((

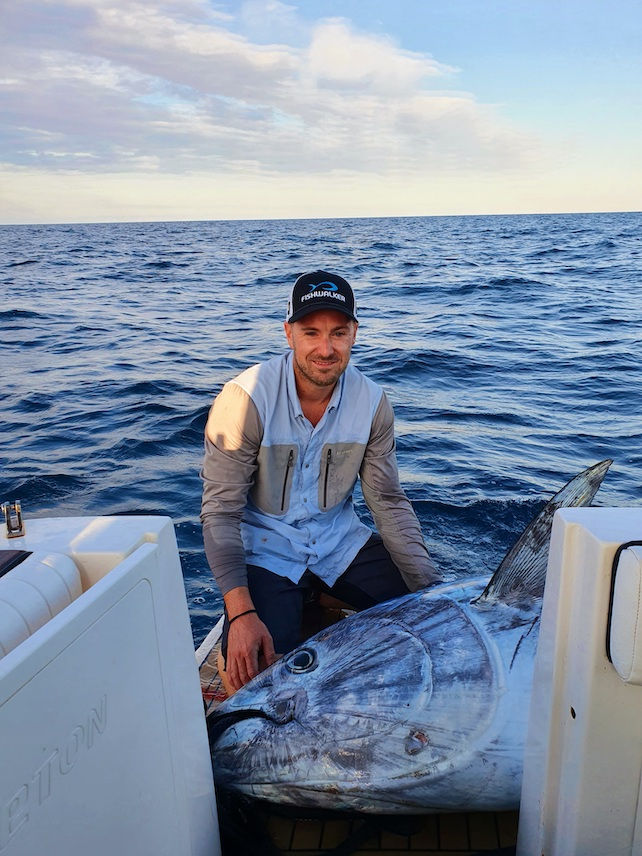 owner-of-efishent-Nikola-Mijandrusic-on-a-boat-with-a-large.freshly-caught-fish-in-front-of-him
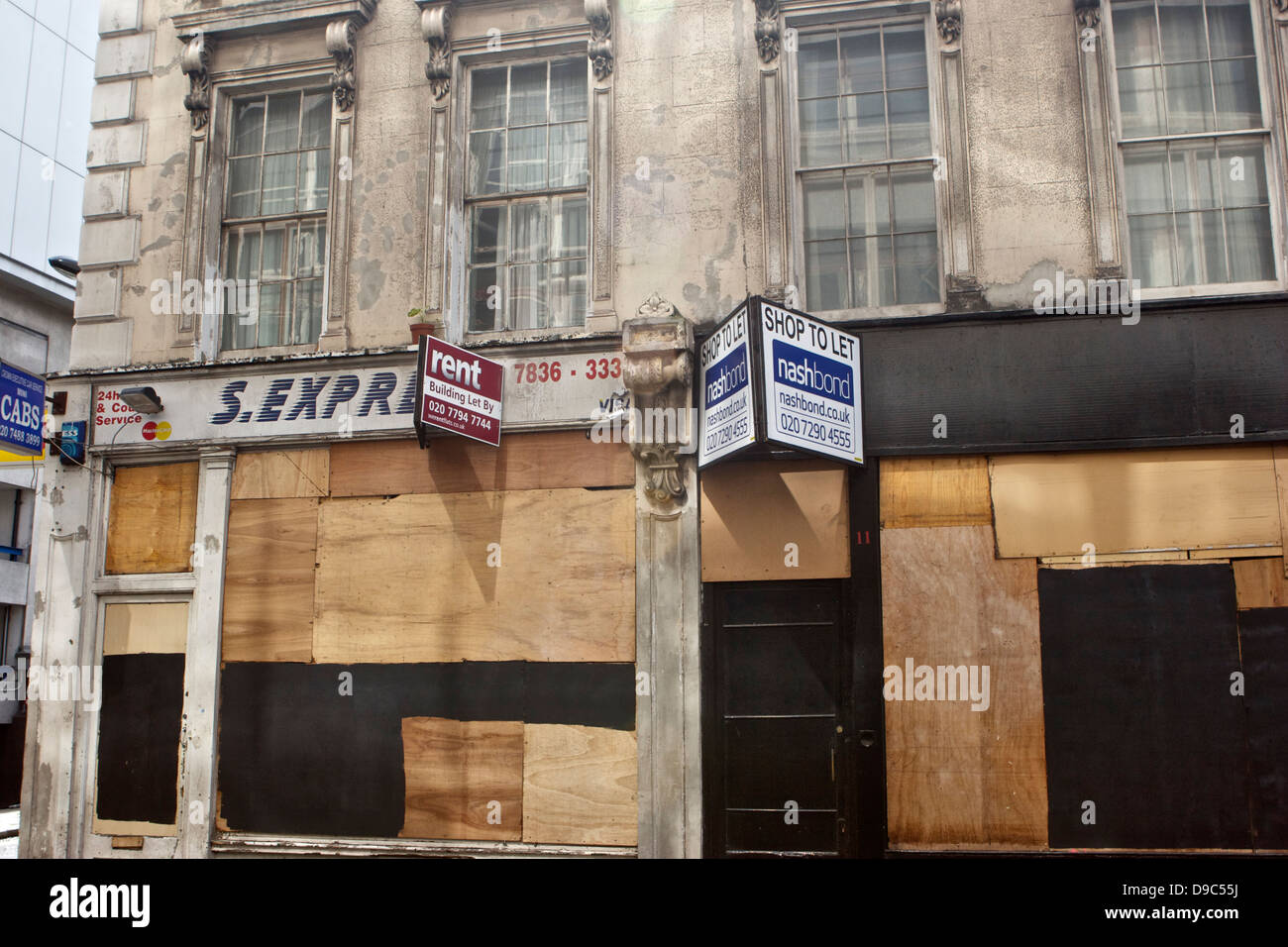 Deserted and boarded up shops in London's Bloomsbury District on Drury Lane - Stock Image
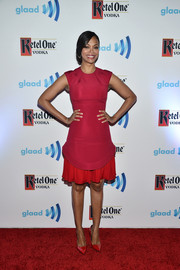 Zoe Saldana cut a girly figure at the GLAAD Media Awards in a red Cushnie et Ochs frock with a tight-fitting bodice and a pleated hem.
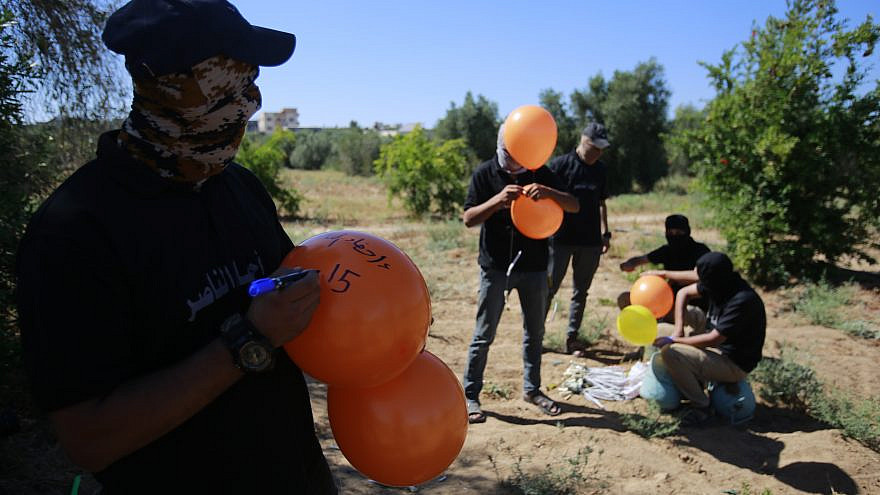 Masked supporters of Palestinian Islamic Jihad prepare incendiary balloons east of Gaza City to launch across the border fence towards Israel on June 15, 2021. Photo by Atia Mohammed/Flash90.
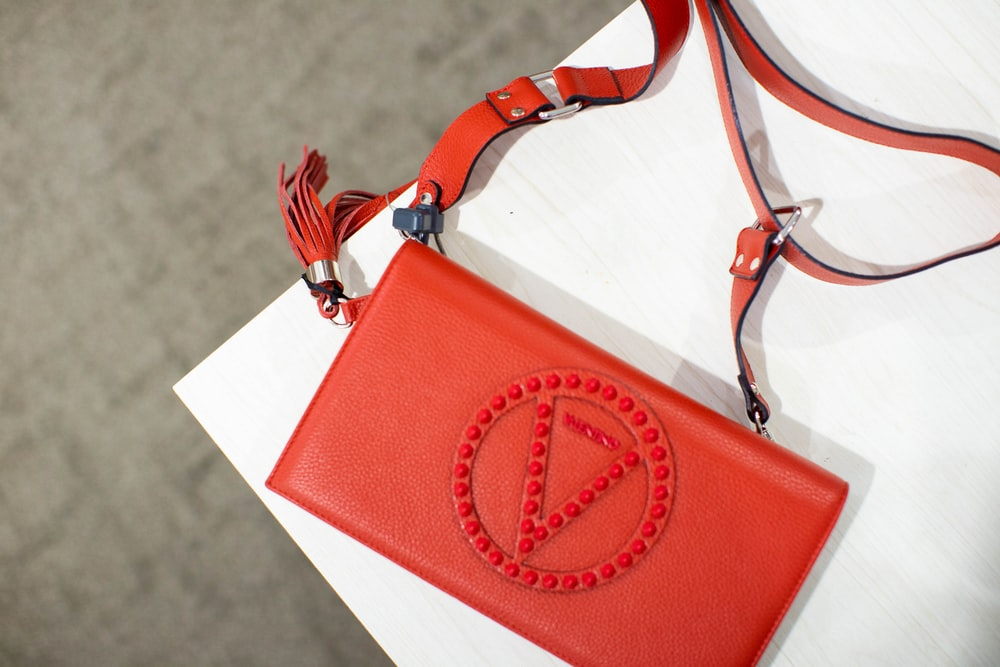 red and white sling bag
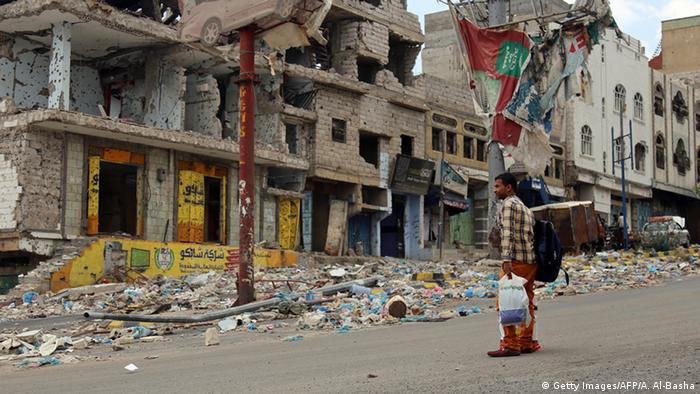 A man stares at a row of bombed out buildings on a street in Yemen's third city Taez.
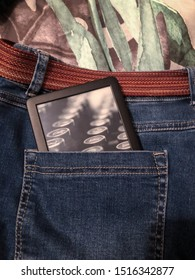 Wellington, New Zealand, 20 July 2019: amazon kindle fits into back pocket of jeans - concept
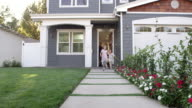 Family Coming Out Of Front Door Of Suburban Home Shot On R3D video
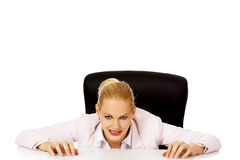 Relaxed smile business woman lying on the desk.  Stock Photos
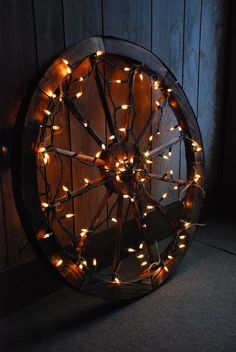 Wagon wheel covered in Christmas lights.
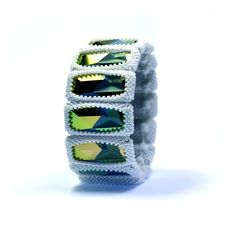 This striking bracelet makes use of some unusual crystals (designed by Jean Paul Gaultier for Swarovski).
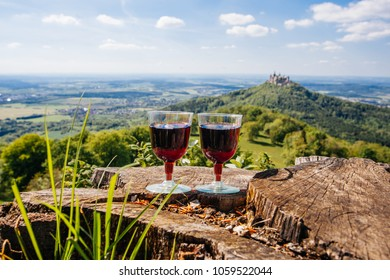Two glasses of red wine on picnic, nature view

))

What you have to do ->
Print the whole listing above exactly, and keep every picture out of the copy.

Reply ->
 owner-of-efishent-Nikola-Mijandrusic-on-a-boat-with-a-large.freshly-caught-fish-in-front-of-him
 Deserted and boarded up shops in London's Bloomsbury District on Drury Lane - Stock Image
 Zoe Saldana cut a girly figure at the GLAAD Media Awards in a red Cushnie et Ochs frock with a tight-fitting bodice and a pleated hem.
 Masked supporters of Palestinian Islamic Jihad prepare incendiary balloons east of Gaza City to launch across the border fence towards Israel on June 15, 2021. Photo by Atia Mohammed/Flash90.
 red and white sling bag
 A man stares at a row of bombed out buildings on a street in Yemen's third city Taez.
 Wellington, New Zealand, 20 July 2019: amazon kindle fits into back pocket of jeans - concept
 Family Coming Out Of Front Door Of Suburban Home Shot On R3D video
 Relaxed smile business woman lying on the desk.  Stock Photos
 Wagon wheel covered in Christmas lights.
 This striking bracelet makes use of some unusual crystals (designed by Jean Paul Gaultier for Swarovski).
Two glasses of red wine on picnic, nature view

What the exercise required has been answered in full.